- [TASK OBJECTIVE] From the first line to the last, give the data again exactly.

PROVIDED INFORMATION Block Start

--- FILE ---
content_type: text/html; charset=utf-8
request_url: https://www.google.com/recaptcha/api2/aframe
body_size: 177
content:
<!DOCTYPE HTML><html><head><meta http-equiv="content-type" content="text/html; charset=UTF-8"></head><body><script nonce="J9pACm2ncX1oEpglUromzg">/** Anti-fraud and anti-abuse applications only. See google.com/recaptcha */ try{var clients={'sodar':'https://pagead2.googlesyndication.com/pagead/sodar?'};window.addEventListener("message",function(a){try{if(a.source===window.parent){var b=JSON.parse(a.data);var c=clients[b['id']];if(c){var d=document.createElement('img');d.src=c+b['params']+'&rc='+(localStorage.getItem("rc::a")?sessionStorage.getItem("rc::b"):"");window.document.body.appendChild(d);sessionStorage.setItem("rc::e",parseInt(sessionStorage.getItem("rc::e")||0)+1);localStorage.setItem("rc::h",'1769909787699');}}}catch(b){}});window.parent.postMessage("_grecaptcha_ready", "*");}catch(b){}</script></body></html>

PROVIDED INFORMATION Block End

- [RESPONSE AREA]
--- FILE ---
content_type: text/html; charset=utf-8
request_url: https://www.google.com/recaptcha/api2/aframe
body_size: 177
content:
<!DOCTYPE HTML><html><head><meta http-equiv="content-type" content="text/html; charset=UTF-8"></head><body><script nonce="J9pACm2ncX1oEpglUromzg">/** Anti-fraud and anti-abuse applications only. See google.com/recaptcha */ try{var clients={'sodar':'https://pagead2.googlesyndication.com/pagead/sodar?'};window.addEventListener("message",function(a){try{if(a.source===window.parent){var b=JSON.parse(a.data);var c=clients[b['id']];if(c){var d=document.createElement('img');d.src=c+b['params']+'&rc='+(localStorage.getItem("rc::a")?sessionStorage.getItem("rc::b"):"");window.document.body.appendChild(d);sessionStorage.setItem("rc::e",parseInt(sessionStorage.getItem("rc::e")||0)+1);localStorage.setItem("rc::h",'1769909787699');}}}catch(b){}});window.parent.postMessage("_grecaptcha_ready", "*");}catch(b){}</script></body></html>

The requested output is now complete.